Inside Florida's solar-powered Babcock Ranch

Families are starting to move into what is being called America's first solar-powered town. Babcock Ranch, about half an hour northeast of Fort Myers, Florida, is supposed to produce more energy than it consumes once it's finished.

There are more than 300,000 solar panels spread across 440 acres there, producing enough electricity not only for the town, but also the surrounding areas, reports CBS News' Manuel Bojorquez.

In developer Syd Kitson's city of the future, people leave their car in the garage and take rides in self-driving shuttle buses.

"I think it's a lot sooner than I think people actually understand. It's much sooner," Kitson said.

A zero-emissions autonomous vehicle, hailed with an app, is powered by electricity generated from the sun, just like the street lamps, the buildings and the lights used for this interview.

Kitson wouldn't want it any other way. Babcock Ranch has been his passion project since 2005.
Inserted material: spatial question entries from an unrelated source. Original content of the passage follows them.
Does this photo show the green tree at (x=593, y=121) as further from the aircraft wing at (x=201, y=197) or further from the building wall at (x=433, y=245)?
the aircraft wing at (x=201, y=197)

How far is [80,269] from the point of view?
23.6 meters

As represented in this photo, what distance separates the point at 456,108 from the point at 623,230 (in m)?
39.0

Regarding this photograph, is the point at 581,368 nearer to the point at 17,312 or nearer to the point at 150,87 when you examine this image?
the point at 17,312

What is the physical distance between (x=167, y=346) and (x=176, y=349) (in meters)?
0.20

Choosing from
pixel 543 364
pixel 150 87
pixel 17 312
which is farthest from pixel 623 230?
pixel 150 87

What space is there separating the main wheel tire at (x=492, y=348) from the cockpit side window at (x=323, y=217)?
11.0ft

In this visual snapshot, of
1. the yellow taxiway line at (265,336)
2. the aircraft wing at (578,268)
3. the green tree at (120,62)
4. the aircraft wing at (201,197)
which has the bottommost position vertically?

"We want to be the most sustainable new town in the United States," Kitson said. "We had the advantage of a green field, a blank sheet of paper. When you have a blank sheet of paper like this, you really can do it right from the beginning." 

Babcock Ranch CBS News

He says it's not actually any more expensive to build -- or live -- in a place like Babcock Ranch.

"The people here pay the exact same amount that everybody else pays in the Florida Power and Light network," Kitson said.

Even a hurricane, according to Kitson, wouldn't destroy the city's power source. 

"When Hurricane Irma hit Florida, the eye of the storm came right over the top of Babcock Ranch….Not one panel out of 343,000 panels were dislodged," he said.

The town doesn't run on solar power all the time. At night, when the sun is down, it has to draw from the traditional electrical grid.  Kitson says the technology for storing all that surplus energy the solar cells generate during the day is still too costly.

Another problem: too many overcast days.

Syd Kitson CBS News

"Clearly if you have a number of cloudy days in a row, it will impact the efficiency and the available electricity that comes from the solar field," Kitson said. "But this is Florida, and if you don't like the weather, just wait 10 minutes."

This month, Richard and Robin Kinley became the first residents to move in. The lake next to their house is named after them: Lake Kinley.

"I thought, you know, the air is nice and clean here and I think these types of communities are the future," Robin said.

"I felt very much like when I bought a Tesla back in 2013 and I said, this is definitely is going to make it," Richard said. "I felt the same way about Babcock Ranch."

Their first neighbors, Donna and James Aveck, move in at the end of the month.

"We love the innovation here," Donna said. "We think it's a very small planet and we want to do our part to conserve it."

You can buy a small three-bedroom home there for about $195,000. A four-bedroom, two-story house by the lake goes for about $750,000. About 80 percent of the land Kitson originally bought won't be developed. Kitson sold it to the state of Florida, which turned it into a wildlife preserve.